▸ **Texte fourni**
'''
En même temps, on observe un nombre toujours croissant d’étoiles, de plus en plus faibles et lointaines. Et voilà que, instruits de leurs sources d’énergie, l’idée nous vient d’imiter les étoiles et de construire sur la terre des soleils en miniature : les réacteurs à fusion nucléaire.
Cet exemple nous fournit une image d’un processus fondamental de la démarche scientifique : l’usage des approximations successives ou si l’on préfère l’approche progressive de la vérité. Face à la complexité du réel, le savant cherche avant tout à distinguer le primordial du secondaire. Chaque phénomène dépend d’innombrables facteurs et à chaque étape de la science il est impossible d’étudier rigoureusement l’influence et l’interaction de chacun d’eux. La méthode scientifique est avant tout une affaire de jugement : trouver ce que l’on peut négliger dans l’analyse du réel, voilà le plus important des choix qu’implique la méthode scientifique.
'''
▸ **Données affichées**
'''
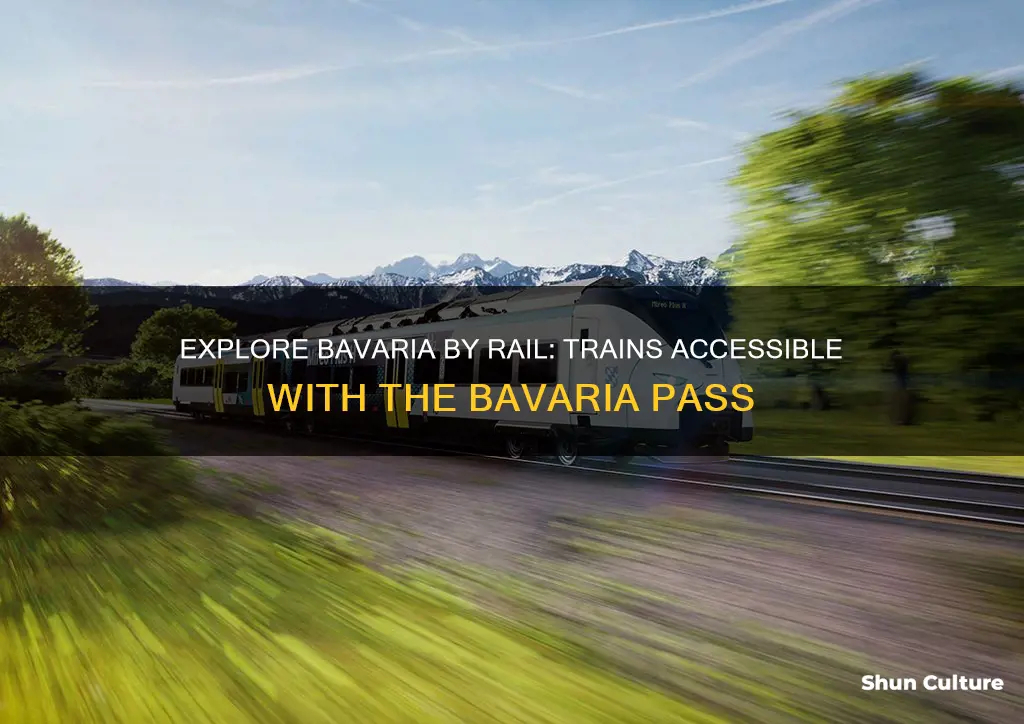 which trains can you ride with bavaria pass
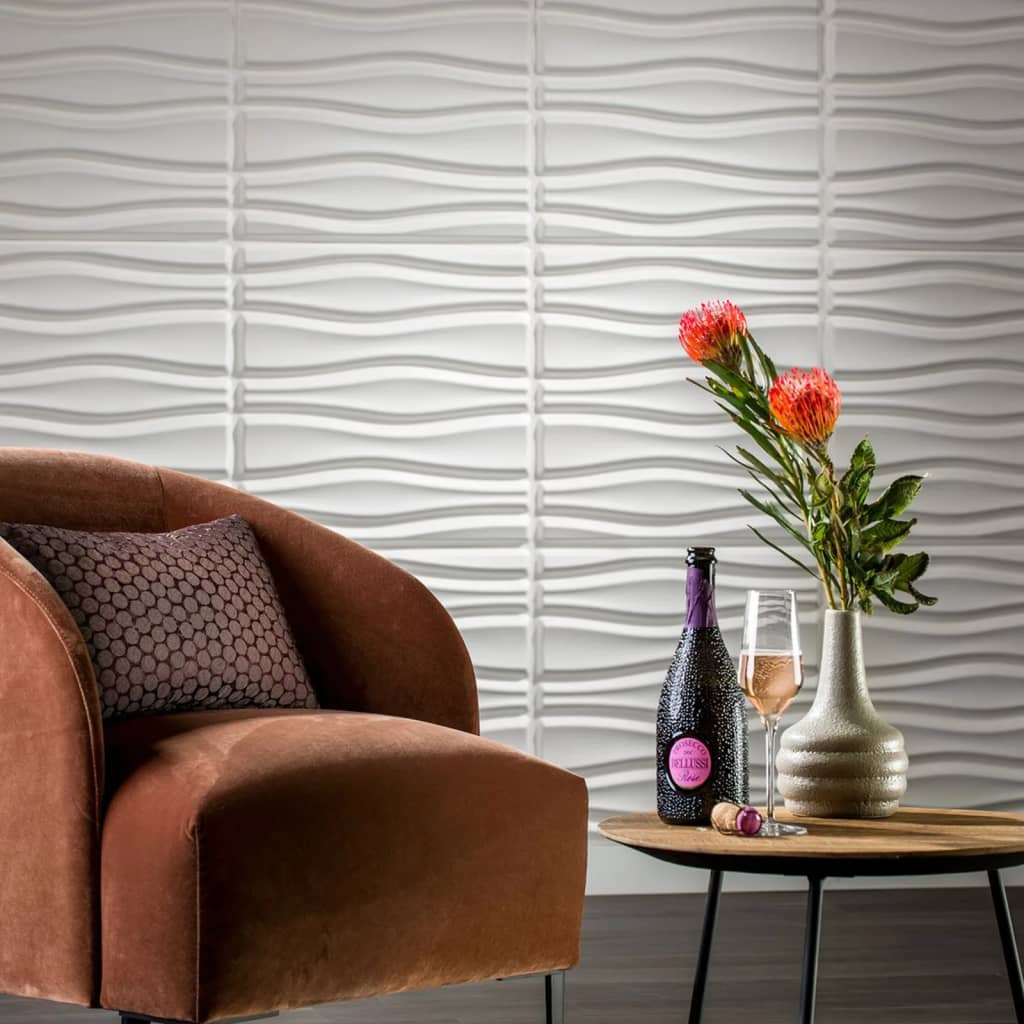 WallArt 24 pz Pannelli Murali 3D GA-WA14 Flows 276205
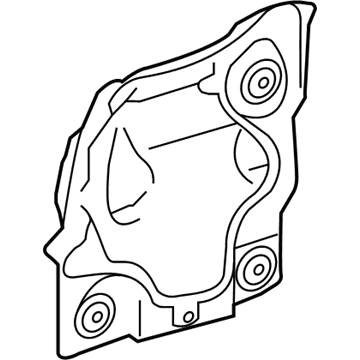 Lexus 17169-38030 Insulator, Exhaust Manifold Heat, No.3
'''
▸ **Consignes**
1. Pouvez-vous condenser sous forme de liste le paragraphe du texte sur la démarche scientifique qui commence par « Cet exemple nous fournit », en gardant ses idées principales ?
2. Pourriez-vous poursuivre le texte sur la démarche scientifique en prenant la suite de sa dernière phrase ?

▸ **Corrigé**
1.
- La démarche scientifique procède par approximations successives, c'est-à-dire par une approche progressive de la vérité.
- Devant la complexité du réel, le savant cherche d'abord à séparer le primordial du secondaire.
- Chaque phénomène dépend d'innombrables facteurs, dont on ne peut pas étudier rigoureusement l'influence et l'interaction à chaque étape de la science.
- La méthode scientifique est donc avant tout une affaire de jugement : son choix le plus important est de déterminer ce que l'on peut négliger dans l'analyse du réel.

2.
Prenons un autre exemple emprunté à l’astronomie pour nous en convaincre. En première approximation, le soleil est immobile et la terre tourne, comme l’affirmaient Copernic et Galilée. Mais en seconde approximation, le soleil tourne autour du centre de la Voie Lacté. Il en fait le tour en 250 millions d’années et entraîne la terre dans son
mouvement.
Ce qui rend possible l’usage des approximations successives en sciences, c’est l’existence d’une hiérarchie dans la complexité des formes et dans les ordres de grandeur des phénomènes naturels. Le mouvement que la terre effectue en un an dans son cycle galactique est tout à fait négligeable par rapport au mouvement copernicien correspondant. Les mouvements galactiques de la Terre, du Soleil pendant un an sont pratiquement rectilignes tandis que le mouvement relatif de la Terre autour du Soleil est sensiblement circulaire.
Cependant, et pour clore les explication afférentes à cette vertu, il ne faut jamais oublier le caractère provisoire de l’approximation du jour et du modèle qui la concrétise.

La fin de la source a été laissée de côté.